**WHAT YOU ARE ASKED TO DO**
Retype each line exactly. Skip images.

▼

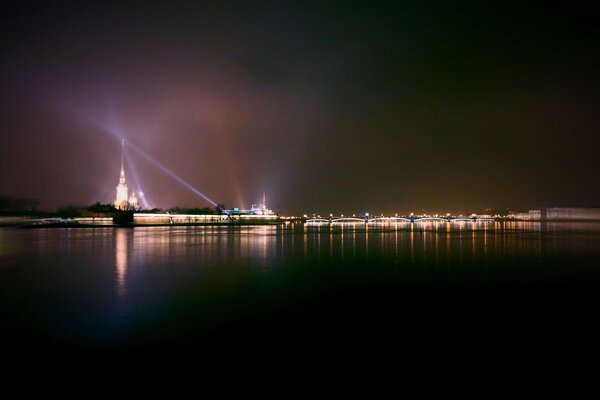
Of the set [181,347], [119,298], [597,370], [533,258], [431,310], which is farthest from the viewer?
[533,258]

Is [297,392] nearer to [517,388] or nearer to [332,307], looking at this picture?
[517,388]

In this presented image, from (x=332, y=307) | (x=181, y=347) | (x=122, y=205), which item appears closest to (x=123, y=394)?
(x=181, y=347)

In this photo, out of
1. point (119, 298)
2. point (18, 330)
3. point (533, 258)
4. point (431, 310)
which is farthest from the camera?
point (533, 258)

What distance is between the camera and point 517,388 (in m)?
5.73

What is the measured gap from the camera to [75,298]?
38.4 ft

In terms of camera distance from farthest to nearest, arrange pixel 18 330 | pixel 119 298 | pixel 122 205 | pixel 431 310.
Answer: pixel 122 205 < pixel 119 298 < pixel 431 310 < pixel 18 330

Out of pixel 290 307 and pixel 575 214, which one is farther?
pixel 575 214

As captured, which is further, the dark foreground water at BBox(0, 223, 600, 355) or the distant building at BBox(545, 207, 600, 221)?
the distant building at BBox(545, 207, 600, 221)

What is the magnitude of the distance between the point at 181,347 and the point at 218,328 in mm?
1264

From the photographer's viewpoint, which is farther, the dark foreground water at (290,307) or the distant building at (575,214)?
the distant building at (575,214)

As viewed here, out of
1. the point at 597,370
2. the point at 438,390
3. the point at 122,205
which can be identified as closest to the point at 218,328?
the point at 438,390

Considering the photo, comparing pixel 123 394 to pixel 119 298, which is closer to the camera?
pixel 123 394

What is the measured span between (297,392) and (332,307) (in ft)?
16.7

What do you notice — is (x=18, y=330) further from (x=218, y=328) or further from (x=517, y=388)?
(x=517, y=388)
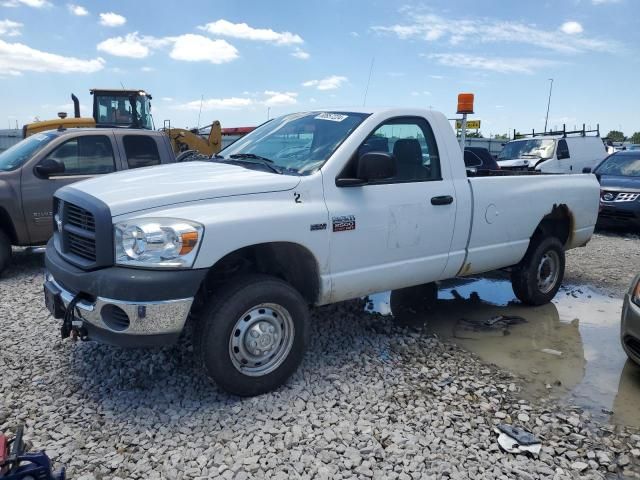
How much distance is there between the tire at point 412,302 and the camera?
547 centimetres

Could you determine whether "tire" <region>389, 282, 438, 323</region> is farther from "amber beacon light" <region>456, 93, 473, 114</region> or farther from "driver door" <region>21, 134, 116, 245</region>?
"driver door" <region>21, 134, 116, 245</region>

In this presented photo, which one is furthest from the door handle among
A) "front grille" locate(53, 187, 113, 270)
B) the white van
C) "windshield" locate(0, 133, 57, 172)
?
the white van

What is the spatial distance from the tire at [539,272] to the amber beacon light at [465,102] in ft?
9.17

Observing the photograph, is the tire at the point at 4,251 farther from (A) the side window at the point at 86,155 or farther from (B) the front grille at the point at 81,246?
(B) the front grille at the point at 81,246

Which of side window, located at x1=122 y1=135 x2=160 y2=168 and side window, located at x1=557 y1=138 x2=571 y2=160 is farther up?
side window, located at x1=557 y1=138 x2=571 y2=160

▲

**ANSWER TO THE PROBLEM**
Of the set [181,347], [119,298], [597,370], [533,258], [431,310], which is farthest from the viewer?
[533,258]

Is [297,392] nearer to [517,388] or nearer to [332,307], looking at this picture?
[517,388]

In this presented image, from (x=332, y=307) | (x=181, y=347) | (x=122, y=205), which item appears closest to (x=123, y=394)?
(x=181, y=347)

In this photo, out of
1. point (119, 298)
2. point (18, 330)
3. point (533, 258)
4. point (431, 310)
which is farthest from the camera?
point (533, 258)

What distance is between the camera and point 517,388 (in m)?
5.73

What is the measured gap from the camera to [75,298]?
38.4 ft

In terms of camera distance from farthest to nearest, arrange pixel 18 330 | pixel 119 298 | pixel 122 205 | pixel 431 310.
Answer: pixel 122 205 < pixel 119 298 < pixel 431 310 < pixel 18 330

Out of pixel 290 307 and pixel 575 214, which one is farther?
pixel 575 214

As captured, which is further, the dark foreground water at BBox(0, 223, 600, 355) or the distant building at BBox(545, 207, 600, 221)?
the distant building at BBox(545, 207, 600, 221)

What is the magnitude of the distance between the point at 181,347 and the point at 218,328 in mm?
1264

From the photographer's viewpoint, which is farther, the dark foreground water at (290,307) or the distant building at (575,214)?
the distant building at (575,214)

As viewed here, out of
1. the point at 597,370
2. the point at 438,390
3. the point at 122,205
which can be identified as closest to the point at 218,328?
the point at 438,390

Considering the photo, comparing pixel 123 394 to pixel 119 298, which is closer to the camera?
pixel 123 394

What is the measured span between (297,392) and (332,307) (in ft)?
16.7

What do you notice — is (x=18, y=330) further from (x=218, y=328) or further from (x=517, y=388)?
(x=517, y=388)
How much distance is there between the tire at point 412,302 and the camera?
547 centimetres

Could you determine whether "tire" <region>389, 282, 438, 323</region> is farther from "amber beacon light" <region>456, 93, 473, 114</region> or farther from "driver door" <region>21, 134, 116, 245</region>?
"driver door" <region>21, 134, 116, 245</region>

In this presented photo, which one is furthest from the door handle among
A) "front grille" locate(53, 187, 113, 270)
B) the white van
C) "windshield" locate(0, 133, 57, 172)
?
the white van

What is the spatial distance from the tire at [539,272] to the amber beacon light at [465,102] in ft?
9.17

Observing the photograph, is the tire at the point at 4,251 farther from (A) the side window at the point at 86,155 or farther from (B) the front grille at the point at 81,246?
(B) the front grille at the point at 81,246

Which of side window, located at x1=122 y1=135 x2=160 y2=168 and side window, located at x1=557 y1=138 x2=571 y2=160 is farther up?
side window, located at x1=557 y1=138 x2=571 y2=160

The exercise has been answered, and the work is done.